» **EXERCISE REQUIREMENTS**:
Lay out the entries, from the first line through the line containing "300 centimetres", as a Markdown table with the columns Row and Text. Put one line in each row, number the rows, and leave out blank lines.

▼

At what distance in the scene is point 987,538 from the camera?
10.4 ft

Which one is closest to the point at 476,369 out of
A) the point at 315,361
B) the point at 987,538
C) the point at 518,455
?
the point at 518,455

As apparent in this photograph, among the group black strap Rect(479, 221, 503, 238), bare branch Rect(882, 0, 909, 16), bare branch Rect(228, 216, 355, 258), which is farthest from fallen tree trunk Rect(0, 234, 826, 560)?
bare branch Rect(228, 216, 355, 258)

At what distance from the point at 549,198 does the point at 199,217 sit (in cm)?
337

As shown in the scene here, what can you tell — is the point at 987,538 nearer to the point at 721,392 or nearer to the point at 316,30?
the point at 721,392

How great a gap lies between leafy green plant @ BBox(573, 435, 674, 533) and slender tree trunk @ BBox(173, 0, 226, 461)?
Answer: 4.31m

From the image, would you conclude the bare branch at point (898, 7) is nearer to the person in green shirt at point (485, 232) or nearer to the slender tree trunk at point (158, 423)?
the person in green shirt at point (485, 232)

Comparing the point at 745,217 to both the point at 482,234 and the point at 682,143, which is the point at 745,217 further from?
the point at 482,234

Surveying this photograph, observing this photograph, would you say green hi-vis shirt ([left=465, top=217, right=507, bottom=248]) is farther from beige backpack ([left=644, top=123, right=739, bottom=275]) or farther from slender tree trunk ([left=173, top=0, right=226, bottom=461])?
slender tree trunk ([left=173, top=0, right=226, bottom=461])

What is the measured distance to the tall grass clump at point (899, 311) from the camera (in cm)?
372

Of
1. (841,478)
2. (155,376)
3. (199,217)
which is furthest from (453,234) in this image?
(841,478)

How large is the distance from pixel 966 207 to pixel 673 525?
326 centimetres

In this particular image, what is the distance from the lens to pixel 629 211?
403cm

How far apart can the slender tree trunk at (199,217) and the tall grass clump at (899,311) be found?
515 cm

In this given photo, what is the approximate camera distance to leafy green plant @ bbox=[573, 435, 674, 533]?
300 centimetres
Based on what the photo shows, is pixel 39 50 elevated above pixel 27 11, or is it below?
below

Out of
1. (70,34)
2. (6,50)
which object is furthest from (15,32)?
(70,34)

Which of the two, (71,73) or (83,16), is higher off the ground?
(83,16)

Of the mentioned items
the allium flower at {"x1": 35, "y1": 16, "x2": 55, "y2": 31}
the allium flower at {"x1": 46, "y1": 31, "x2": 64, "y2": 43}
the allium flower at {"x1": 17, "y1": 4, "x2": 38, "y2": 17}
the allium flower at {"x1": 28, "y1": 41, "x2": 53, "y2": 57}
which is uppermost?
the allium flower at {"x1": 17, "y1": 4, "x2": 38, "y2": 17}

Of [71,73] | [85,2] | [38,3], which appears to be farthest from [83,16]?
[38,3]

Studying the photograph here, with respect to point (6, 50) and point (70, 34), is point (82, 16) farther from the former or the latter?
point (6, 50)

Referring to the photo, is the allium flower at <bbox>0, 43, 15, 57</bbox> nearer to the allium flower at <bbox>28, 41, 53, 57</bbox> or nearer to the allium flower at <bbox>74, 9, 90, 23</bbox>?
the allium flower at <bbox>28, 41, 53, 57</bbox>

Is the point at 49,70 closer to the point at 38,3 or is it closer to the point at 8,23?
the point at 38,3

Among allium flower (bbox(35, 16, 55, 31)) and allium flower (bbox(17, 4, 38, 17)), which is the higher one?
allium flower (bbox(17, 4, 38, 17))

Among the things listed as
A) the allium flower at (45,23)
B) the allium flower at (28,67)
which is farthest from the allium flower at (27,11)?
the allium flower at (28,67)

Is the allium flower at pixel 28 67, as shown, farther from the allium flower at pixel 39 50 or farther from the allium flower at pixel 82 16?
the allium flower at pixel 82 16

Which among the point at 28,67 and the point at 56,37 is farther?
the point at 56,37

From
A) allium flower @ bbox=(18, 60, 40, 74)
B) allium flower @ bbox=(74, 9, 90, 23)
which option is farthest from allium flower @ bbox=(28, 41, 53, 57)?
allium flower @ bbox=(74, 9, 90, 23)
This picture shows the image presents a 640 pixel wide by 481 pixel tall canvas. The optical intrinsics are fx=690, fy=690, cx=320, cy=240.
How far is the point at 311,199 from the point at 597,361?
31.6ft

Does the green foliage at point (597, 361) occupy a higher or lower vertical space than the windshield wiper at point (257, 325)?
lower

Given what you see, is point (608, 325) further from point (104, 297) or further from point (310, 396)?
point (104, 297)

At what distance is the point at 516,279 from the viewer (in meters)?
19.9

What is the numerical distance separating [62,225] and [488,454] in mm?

▲

» **FINAL RESULT**:
| Row | Text |
|---|---|
| 1 | At what distance in the scene is point 987,538 from the camera? |
| 2 | 10.4 ft |
| 3 | Which one is closest to the point at 476,369 out of |
| 4 | A) the point at 315,361 |
| 5 | B) the point at 987,538 |
| 6 | C) the point at 518,455 |
| 7 | ? |
| 8 | the point at 518,455 |
| 9 | As apparent in this photograph, among the group black strap Rect(479, 221, 503, 238), bare branch Rect(882, 0, 909, 16), bare branch Rect(228, 216, 355, 258), which is farthest from fallen tree trunk Rect(0, 234, 826, 560)? |
| 10 | bare branch Rect(228, 216, 355, 258) |
| 11 | At what distance from the point at 549,198 does the point at 199,217 sit (in cm)? |
| 12 | 337 |
| 13 | As shown in the scene here, what can you tell — is the point at 987,538 nearer to the point at 721,392 or nearer to the point at 316,30? |
| 14 | the point at 721,392 |
| 15 | How great a gap lies between leafy green plant @ BBox(573, 435, 674, 533) and slender tree trunk @ BBox(173, 0, 226, 461)? |
| 16 | Answer: 4.31m |
| 17 | From the image, would you conclude the bare branch at point (898, 7) is nearer to the person in green shirt at point (485, 232) or nearer to the slender tree trunk at point (158, 423)? |
| 18 | the person in green shirt at point (485, 232) |
| 19 | Comparing the point at 745,217 to both the point at 482,234 and the point at 682,143, which is the point at 745,217 further from? |
| 20 | the point at 482,234 |
| 21 | Surveying this photograph, observing this photograph, would you say green hi-vis shirt ([left=465, top=217, right=507, bottom=248]) is farther from beige backpack ([left=644, top=123, right=739, bottom=275]) or farther from slender tree trunk ([left=173, top=0, right=226, bottom=461])? |
| 22 | slender tree trunk ([left=173, top=0, right=226, bottom=461]) |
| 23 | What is the measured distance to the tall grass clump at point (899, 311) from the camera (in cm)? |
| 24 | 372 |
| 25 | Of |
| 26 | 1. (841,478) |
| 27 | 2. (155,376) |
| 28 | 3. (199,217) |
| 29 | which is furthest from (453,234) in this image? |
| 30 | (841,478) |
| 31 | How large is the distance from pixel 966 207 to pixel 673 525? |
| 32 | 326 centimetres |
| 33 | In this particular image, what is the distance from the lens to pixel 629 211? |
| 34 | 403cm |
| 35 | How far apart can the slender tree trunk at (199,217) and the tall grass clump at (899,311) be found? |
| 36 | 515 cm |
| 37 | In this given photo, what is the approximate camera distance to leafy green plant @ bbox=[573, 435, 674, 533]? |
| 38 | 300 centimetres |